Alekta membutuhkan waktu untuk memikirkan apa yang diinginkan olehnya sang ayah dan ibunya. Namun, rasa cintanya pada Caesar begitu besar, dia takut tidak bisa membahagiakan yang akan menjadi suaminya kelak.
Rumah tangga yang tidak dilandasi cinta hanya akan membuat kedua pasangan itu saling menyakiti. Tidak akan ada rasa hangat dan saling mendukung antara keduanya.
Dia takut jika menikah dengan pria pilihan ayahnya yang akan menderita adalah pria itu. Karena dia tidak bisa memberikan rasa cinta dan kehangatan untuknya.

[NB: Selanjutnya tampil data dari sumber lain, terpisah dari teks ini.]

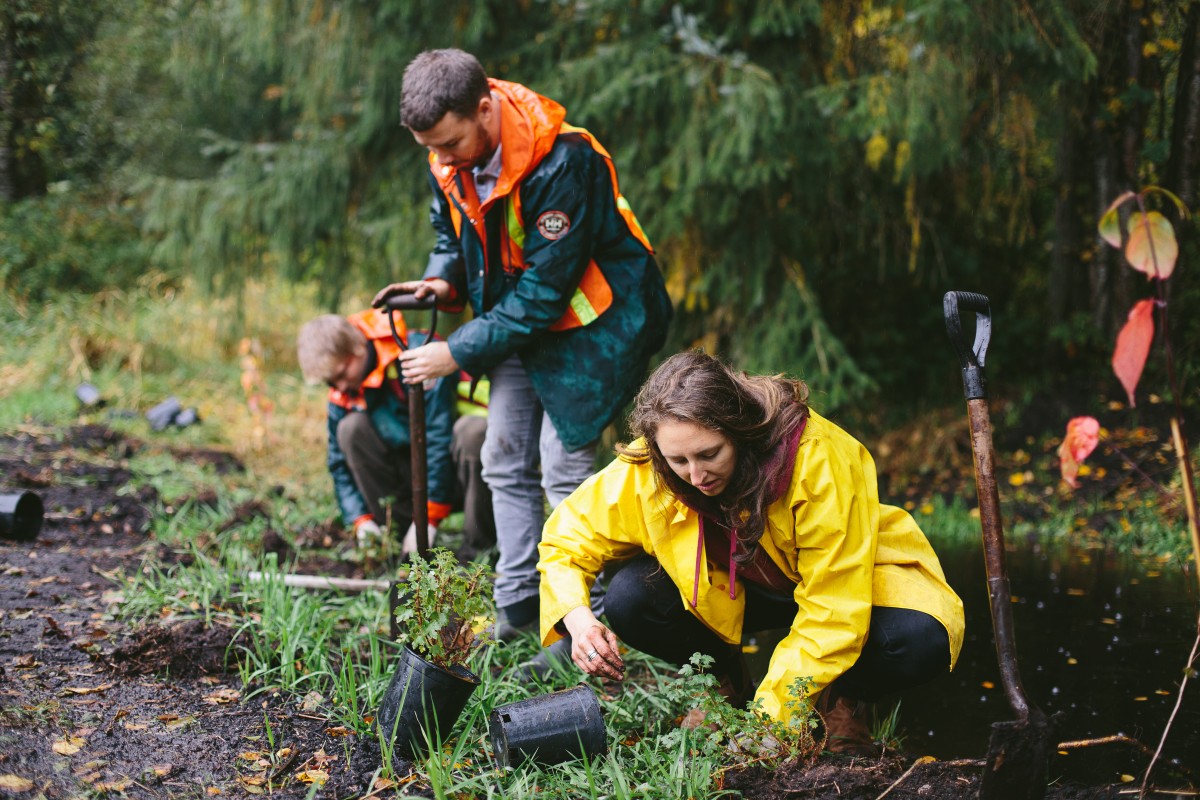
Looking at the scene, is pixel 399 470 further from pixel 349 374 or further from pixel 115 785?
pixel 115 785

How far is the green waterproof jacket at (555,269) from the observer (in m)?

Karena hari dia sepenuhnya hanya untuk Caesar seorang. Mungkin dia tidak akan pernah membuka hatinya untuk orang lain.
"Apa yang sedang kau pikirkan?" tanya Casandra yang baru saja memasuki kamar Alekta.
"Kau pasti sudah tahu," jawab Alekta dengan datar.
Casandra berjalan mendekat lalu dia duduk di samping Alekta. Dia pun menatap sahabatnya itu sebab dirinya tahu jika Alekta masih belum bisa melupakan Caesar.
"Lupakan pria itu! Dia tidak pantas untukmu. Apa kau tahu jika dia memiliki motif untuk mendekatimu?" kata Casandra sembari menatapnya.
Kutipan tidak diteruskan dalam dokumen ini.